Penekanan ajarannya ialah tentang proses
perkembangan dan terjadinya alam semesta.
d. Yoga, pendirinya adalah Patanjali dan penekanan
ajarannya adalah pada pengendalian jasmani dan
pikiran untuk mencapai Samadhi.
e. Mimamsa (Purwa-Mimamsa), pendirinya ialah Jaimini
dengan penekanan ajarannya pada pelaksanaan ritual
dan susila menurut konsep weda.
f. Wedanta (Uttara-Mimamsa), kata ini berarti akhir
Weda. Wedanta merupakan puncak dari filsafat
Hindu. Pendirinya ialah Sankara, Ramanuja, dan
Madhwa.

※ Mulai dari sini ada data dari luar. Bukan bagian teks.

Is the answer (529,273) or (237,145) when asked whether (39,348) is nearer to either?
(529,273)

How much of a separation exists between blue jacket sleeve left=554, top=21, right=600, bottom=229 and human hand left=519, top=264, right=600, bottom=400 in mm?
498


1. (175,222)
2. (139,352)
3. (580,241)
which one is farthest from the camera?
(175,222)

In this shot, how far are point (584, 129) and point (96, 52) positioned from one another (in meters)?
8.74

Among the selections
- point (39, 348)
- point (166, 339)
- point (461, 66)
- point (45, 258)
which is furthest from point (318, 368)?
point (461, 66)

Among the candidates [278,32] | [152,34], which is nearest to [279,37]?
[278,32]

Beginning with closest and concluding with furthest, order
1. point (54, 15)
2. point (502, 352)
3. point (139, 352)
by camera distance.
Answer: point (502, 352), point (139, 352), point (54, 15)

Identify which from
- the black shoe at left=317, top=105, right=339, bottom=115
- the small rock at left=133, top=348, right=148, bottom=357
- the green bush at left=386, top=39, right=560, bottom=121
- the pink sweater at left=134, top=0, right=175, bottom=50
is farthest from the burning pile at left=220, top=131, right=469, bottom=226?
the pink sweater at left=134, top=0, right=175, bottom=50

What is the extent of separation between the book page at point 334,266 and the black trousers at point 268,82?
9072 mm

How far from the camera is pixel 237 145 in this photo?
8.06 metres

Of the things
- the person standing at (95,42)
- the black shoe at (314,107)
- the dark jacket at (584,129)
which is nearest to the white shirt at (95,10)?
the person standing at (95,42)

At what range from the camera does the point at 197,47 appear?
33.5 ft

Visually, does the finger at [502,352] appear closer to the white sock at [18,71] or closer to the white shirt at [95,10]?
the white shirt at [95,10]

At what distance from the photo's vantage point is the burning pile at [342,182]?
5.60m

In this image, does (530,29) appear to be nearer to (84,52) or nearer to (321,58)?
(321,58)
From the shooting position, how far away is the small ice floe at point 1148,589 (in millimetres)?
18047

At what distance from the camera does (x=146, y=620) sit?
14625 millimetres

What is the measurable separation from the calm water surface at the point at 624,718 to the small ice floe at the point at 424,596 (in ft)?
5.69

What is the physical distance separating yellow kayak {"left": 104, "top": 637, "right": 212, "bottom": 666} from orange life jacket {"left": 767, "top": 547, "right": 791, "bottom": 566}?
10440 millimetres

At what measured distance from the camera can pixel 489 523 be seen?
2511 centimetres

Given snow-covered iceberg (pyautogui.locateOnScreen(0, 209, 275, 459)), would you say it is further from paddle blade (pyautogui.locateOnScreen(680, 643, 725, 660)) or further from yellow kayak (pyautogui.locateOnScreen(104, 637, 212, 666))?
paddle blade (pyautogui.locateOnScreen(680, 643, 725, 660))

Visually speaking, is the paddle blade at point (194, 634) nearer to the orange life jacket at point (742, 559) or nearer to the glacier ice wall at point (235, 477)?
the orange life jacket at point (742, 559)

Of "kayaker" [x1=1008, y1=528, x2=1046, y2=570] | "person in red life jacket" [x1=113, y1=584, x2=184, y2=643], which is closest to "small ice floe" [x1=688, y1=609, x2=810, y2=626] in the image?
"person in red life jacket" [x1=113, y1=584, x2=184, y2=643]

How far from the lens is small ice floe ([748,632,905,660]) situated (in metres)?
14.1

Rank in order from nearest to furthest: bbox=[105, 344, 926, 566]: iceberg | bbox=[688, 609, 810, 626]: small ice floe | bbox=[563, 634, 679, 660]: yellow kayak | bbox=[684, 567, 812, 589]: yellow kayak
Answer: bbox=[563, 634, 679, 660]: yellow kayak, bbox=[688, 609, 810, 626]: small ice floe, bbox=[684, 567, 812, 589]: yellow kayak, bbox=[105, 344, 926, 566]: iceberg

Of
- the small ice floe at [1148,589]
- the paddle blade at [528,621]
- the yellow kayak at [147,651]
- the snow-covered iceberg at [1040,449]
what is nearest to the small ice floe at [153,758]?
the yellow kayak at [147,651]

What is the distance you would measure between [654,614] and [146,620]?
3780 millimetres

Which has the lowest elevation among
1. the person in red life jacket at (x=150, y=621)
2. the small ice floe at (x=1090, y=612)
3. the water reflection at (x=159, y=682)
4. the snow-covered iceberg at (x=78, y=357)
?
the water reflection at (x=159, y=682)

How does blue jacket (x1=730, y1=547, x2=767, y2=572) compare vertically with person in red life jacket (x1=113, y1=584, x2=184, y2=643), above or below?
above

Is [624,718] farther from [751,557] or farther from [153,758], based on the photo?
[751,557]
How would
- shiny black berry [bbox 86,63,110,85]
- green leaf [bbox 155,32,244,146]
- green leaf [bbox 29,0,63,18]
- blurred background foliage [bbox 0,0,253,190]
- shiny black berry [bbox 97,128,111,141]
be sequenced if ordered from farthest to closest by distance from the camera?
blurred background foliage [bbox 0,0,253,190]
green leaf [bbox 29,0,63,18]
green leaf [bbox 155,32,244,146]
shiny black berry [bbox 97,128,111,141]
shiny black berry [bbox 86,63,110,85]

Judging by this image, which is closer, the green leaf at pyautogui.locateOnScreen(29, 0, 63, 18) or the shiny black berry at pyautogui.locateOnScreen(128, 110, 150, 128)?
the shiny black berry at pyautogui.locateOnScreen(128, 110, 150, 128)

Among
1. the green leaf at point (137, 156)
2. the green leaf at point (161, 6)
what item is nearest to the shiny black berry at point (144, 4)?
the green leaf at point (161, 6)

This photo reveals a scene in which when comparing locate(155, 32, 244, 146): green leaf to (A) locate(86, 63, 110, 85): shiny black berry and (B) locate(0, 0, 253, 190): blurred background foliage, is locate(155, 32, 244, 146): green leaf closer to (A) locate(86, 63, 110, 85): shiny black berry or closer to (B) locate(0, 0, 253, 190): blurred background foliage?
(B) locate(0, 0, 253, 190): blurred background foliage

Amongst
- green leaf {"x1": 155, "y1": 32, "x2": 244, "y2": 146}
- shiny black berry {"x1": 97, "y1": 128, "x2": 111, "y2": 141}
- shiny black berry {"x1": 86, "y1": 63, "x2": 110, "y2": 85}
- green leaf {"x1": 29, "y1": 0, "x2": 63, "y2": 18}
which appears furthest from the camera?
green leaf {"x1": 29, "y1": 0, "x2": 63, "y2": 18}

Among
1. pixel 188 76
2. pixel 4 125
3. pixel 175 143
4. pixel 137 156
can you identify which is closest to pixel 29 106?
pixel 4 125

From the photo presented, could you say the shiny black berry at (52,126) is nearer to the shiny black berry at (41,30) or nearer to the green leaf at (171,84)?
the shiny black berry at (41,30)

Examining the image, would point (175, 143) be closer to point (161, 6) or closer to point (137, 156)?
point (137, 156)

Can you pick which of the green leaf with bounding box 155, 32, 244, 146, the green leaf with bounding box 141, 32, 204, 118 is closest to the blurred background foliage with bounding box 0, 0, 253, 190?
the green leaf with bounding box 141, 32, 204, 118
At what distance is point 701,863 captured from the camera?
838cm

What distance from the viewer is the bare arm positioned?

Penekanan ajarannya adalah pada hubungan
Atma dengan Brahma dan tentang kelepasan. Selain
itu ada beberapa filsafat yang tidak mengakui otoritas
Veda dan namun tetap mempercayai beberapa ajaran
yang terdapat dalam Veda yaitu Carvaka, Jaina dan
Buddha.
3. Kelompok Spiritual dan Kelompok Tradisional
Dalam penelitian ini yang dimaksud dengan
kelompok adalah kelompok spiritual dan kelompok
tradisional yang terdapat dalam agama Hindu. Kelompok
spiritual adalah sekumpulan orang atau umat Hindu yang
mempelajari agama Hindu untuk mencari kesadaran akan
Tuhan dan kadangkala mencari anugerah dari para dewa
melalui mantra-mantra dan nanyian, cenderung berasal
dari anasir India, dan biasanya menganut hidup
vegetarian. Sedangkan kelompok tradisonal adalah
kelompok umat Hindu yang mendekatkan dirinya kepada
Tuhan dengan cara-cara lebih banyak melaksanakan ritual
keagamaan sehari-hari baik di rumah maupun pura yang
cenderung dilakukan secara komunal, kolektif.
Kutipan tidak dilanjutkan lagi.